Otro gran problema del sistema es la pesada carga burocrática que arroja sobre los aspirantes, que emplean una gran parte de su tiempo haciendo todo tipo de papeles: cumplimentando la abundante documentación requerida para financiar, organizar y desarrollar incontables actividades; recabando certificados de su participación en ellas; elaborando certificados para sus compañeros; redactando currículums en varios formatos; preparando memorias y solicitudes; haciendo alegaciones; escribiendo correos, etc. Todo lo cual se añade al ya voluminoso fango burocrático en el que en general está inmersa la vida universitaria actual.
Parece, pues, que hemos montado un sistema en el que hay que elegir: o nos dedicamos a investigar de verdad (o a realizar otras tareas académicas socialmente valiosas), en cuyo caso las posibilidades de promocionar a una categoría superior del profesorado se reducen, o nos dedicamos a desempeñar labores de muy escasa utilidad social pero que cuentan a efectos de avanzar en la carrera universitaria.

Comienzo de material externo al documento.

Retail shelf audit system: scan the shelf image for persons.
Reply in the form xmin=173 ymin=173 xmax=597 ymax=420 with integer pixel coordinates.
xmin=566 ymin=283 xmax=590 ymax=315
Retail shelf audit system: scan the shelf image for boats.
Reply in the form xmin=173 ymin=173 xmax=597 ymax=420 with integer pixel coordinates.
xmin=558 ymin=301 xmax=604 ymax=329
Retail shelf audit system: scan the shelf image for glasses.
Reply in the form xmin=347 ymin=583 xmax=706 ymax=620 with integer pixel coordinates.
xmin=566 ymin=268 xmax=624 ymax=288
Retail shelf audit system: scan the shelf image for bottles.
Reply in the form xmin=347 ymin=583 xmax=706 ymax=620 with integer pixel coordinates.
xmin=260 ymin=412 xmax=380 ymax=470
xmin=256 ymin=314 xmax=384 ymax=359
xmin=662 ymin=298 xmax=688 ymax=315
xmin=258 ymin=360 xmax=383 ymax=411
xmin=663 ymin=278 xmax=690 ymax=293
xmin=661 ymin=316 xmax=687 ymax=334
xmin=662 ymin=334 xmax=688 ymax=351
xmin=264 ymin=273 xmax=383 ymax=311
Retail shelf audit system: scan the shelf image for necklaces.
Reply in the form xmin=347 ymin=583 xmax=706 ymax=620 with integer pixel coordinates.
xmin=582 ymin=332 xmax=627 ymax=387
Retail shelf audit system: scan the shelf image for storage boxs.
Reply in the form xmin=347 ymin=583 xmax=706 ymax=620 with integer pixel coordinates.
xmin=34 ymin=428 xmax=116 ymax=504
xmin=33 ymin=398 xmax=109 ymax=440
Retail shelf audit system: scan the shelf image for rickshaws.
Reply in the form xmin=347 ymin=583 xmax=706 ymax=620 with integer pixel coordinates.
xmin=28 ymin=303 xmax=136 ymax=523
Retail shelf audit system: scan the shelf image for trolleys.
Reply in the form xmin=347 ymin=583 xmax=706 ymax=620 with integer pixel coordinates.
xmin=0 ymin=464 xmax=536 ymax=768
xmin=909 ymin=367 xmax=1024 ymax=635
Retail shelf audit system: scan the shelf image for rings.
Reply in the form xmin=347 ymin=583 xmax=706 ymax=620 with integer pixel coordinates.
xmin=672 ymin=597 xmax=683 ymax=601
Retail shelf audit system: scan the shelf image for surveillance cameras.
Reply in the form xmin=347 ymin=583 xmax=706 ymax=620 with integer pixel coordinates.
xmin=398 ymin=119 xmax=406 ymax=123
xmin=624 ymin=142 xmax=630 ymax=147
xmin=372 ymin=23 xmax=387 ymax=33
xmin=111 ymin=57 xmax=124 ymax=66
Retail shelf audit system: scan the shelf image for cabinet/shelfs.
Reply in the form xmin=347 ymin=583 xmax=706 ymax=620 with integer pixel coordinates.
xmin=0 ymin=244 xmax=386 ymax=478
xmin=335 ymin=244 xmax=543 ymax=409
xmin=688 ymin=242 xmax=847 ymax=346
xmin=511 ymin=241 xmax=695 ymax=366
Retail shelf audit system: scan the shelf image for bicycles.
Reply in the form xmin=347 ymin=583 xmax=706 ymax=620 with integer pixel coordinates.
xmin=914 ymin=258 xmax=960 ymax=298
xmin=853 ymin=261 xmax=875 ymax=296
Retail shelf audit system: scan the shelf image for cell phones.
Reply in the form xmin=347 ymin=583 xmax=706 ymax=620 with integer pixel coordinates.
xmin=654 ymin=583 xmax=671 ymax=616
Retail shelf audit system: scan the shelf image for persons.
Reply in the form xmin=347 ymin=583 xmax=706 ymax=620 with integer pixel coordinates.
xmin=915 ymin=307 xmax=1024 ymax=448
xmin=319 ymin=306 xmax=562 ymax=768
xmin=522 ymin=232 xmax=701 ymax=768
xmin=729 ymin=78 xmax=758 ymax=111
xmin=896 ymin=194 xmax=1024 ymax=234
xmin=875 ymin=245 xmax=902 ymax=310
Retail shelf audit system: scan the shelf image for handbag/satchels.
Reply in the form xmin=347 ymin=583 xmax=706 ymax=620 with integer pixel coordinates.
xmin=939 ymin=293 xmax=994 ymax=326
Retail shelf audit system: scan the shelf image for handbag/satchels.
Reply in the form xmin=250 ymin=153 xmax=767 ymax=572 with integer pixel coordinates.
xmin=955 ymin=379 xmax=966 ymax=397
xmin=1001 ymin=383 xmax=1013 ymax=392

Pues bien, podemos entender perfectamente que, a muchos profesores brillantes, una vez alcanzada una categoría intermedia que les asegura unas mínimas retribuciones y condiciones de trabajo, no les merezca la pena invertir más tiempo y esfuerzo en tratar de seguir avanzando hacia posiciones más elevadas. Es posible que el incremento retributivo derivado de un ulterior avance no compense el coste moral que les supondría dejar de destinar su tiempo de trabajo a satisfacer realmente –de manera extraordinariamente sobresaliente, en algunos casos– los fines institucionales de la Universidad. Ni tampoco el sacrificio personal que implica vérselas con la asfixiante burocracia universitaria.
Además, es probable que la renuncia a seguir escalando no tenga un coste reputacional, sino justamente lo contrario. En la medida en que los insiders sabemos que es difícil alcanzar los puestos superiores de la pirámide profesoral sin incurrir en prácticas cuestionables, llegar a estos indica que la probabilidad de haber llevado a cabo tales prácticas resulta elevada. Y, viceversa, mantenerse en una categoría inferior permite señalizar la integridad académica.
Lamentablemente, no da la impresión de que en nuestro sistema universitario haya un número muy elevado de profesores que tengan este tipo de preferencias tan encomiables.